[YOUR TASK] Your answer should hold only the lines from the start of the data below through the line with "I venture capital", copied exactly, with pictures left out.

[TASK MATERIAL]
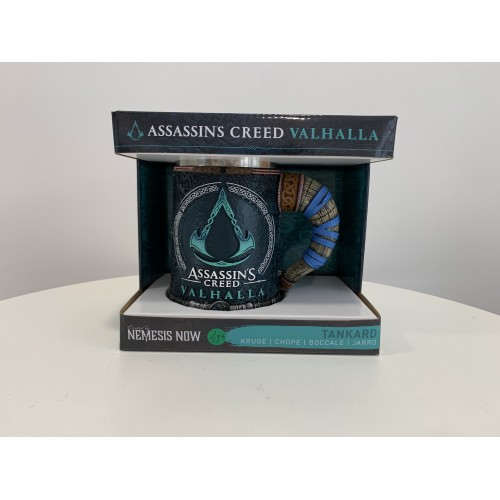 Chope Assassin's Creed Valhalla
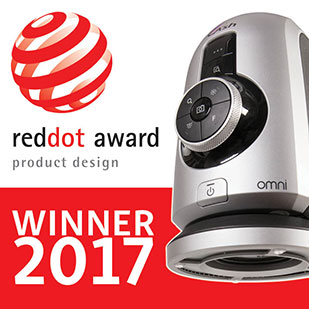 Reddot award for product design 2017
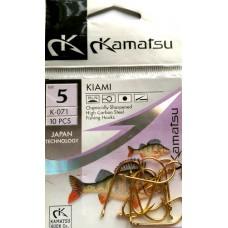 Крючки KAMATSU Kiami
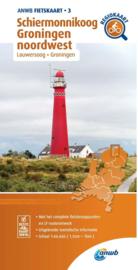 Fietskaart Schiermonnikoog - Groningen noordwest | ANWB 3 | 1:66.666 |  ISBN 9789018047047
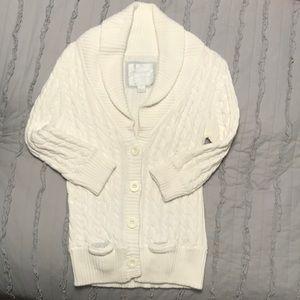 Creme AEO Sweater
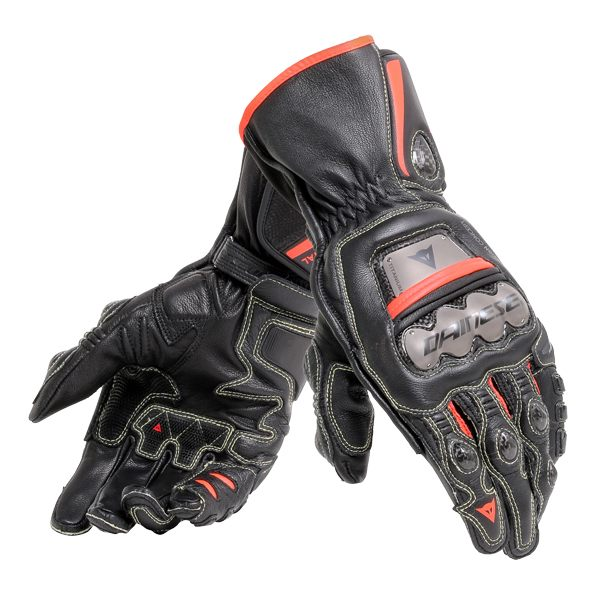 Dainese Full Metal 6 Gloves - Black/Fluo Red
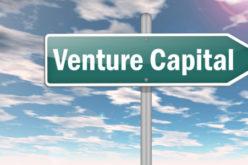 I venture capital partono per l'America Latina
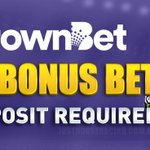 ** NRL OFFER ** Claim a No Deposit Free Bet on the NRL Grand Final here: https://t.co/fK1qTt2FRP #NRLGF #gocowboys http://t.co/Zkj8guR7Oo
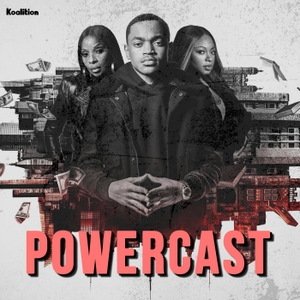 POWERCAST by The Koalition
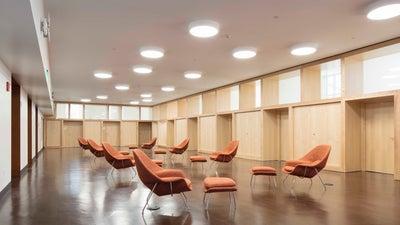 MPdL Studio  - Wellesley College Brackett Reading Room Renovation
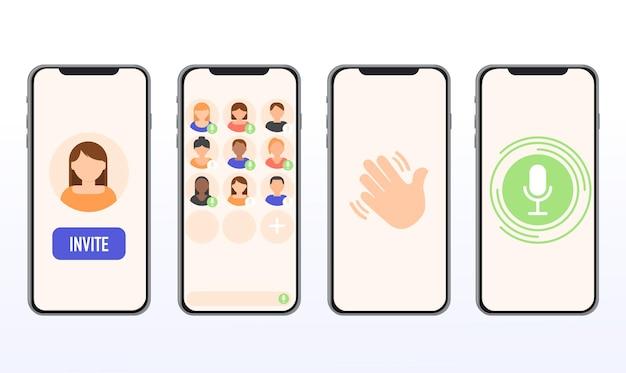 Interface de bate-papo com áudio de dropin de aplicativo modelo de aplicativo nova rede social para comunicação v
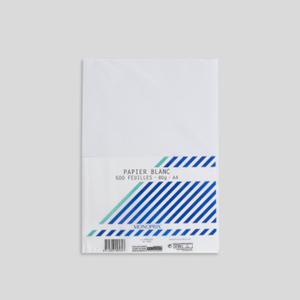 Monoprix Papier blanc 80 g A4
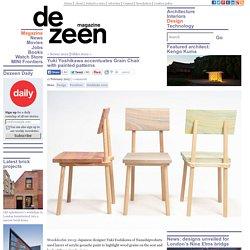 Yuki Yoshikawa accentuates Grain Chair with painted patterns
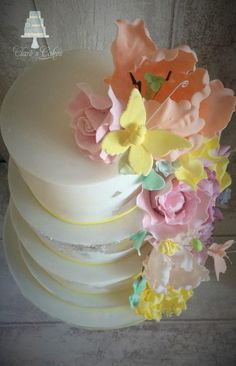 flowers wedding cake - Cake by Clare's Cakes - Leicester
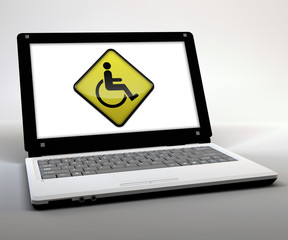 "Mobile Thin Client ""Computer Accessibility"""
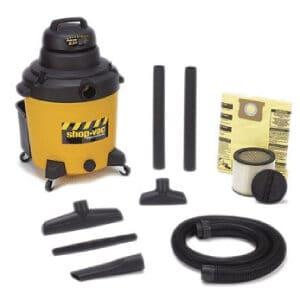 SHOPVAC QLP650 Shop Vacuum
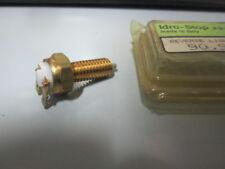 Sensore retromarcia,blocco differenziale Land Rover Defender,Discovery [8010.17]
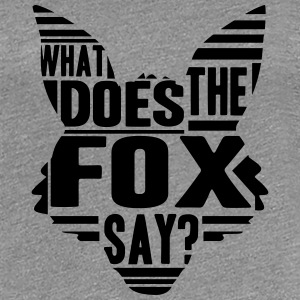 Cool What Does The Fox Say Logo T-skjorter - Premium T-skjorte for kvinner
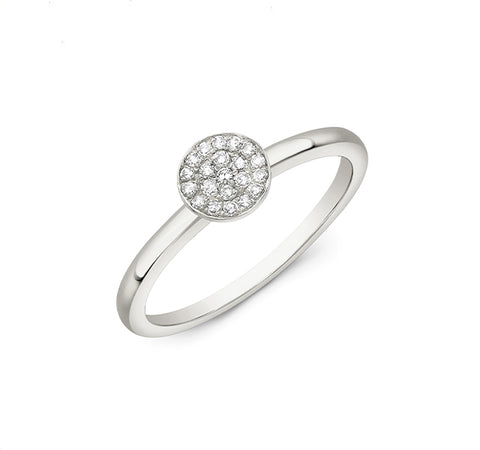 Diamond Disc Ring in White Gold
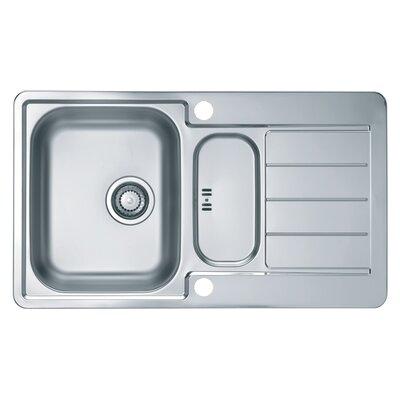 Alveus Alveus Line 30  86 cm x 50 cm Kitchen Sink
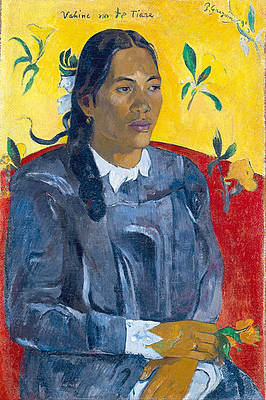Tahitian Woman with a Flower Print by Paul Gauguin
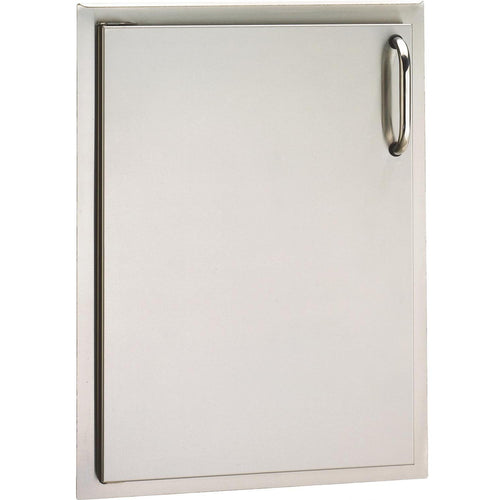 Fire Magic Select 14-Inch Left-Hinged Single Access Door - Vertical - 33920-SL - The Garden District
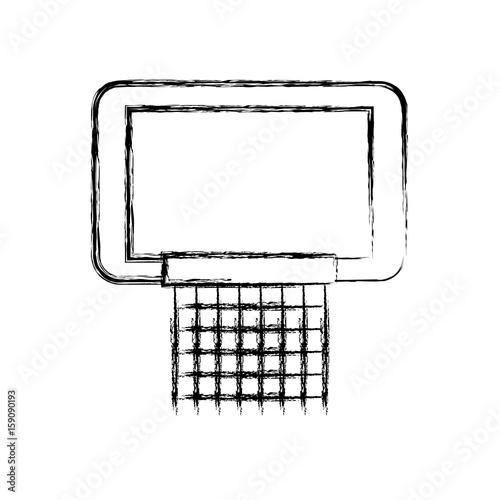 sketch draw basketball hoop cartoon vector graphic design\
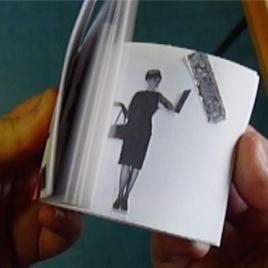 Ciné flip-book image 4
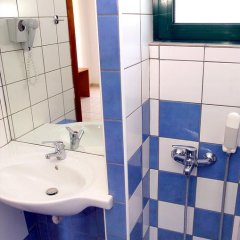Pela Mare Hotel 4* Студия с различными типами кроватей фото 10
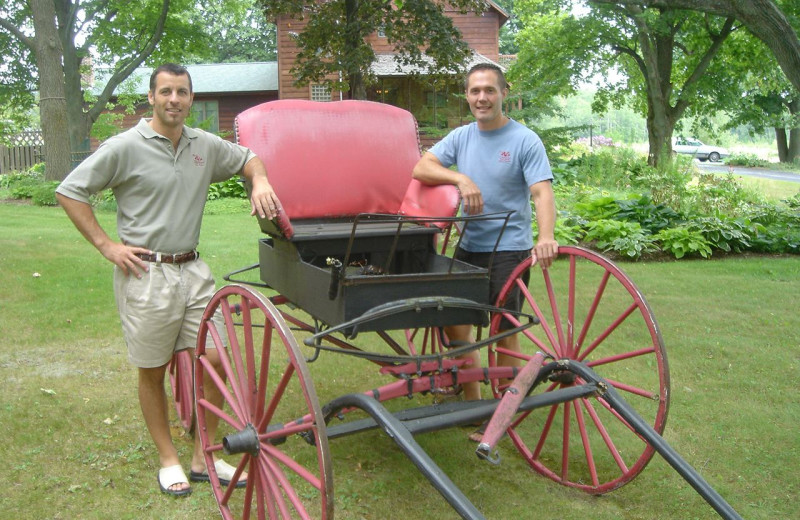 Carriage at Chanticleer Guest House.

[RESULT FOR THIS EXERCISE]
 Chope Assassin's Creed Valhalla
 Reddot award for product design 2017
 Крючки KAMATSU Kiami
 Fietskaart Schiermonnikoog - Groningen noordwest | ANWB 3 | 1:66.666 |  ISBN 9789018047047
 Creme AEO Sweater
 Dainese Full Metal 6 Gloves - Black/Fluo Red
 I venture capital partono per l'America Latina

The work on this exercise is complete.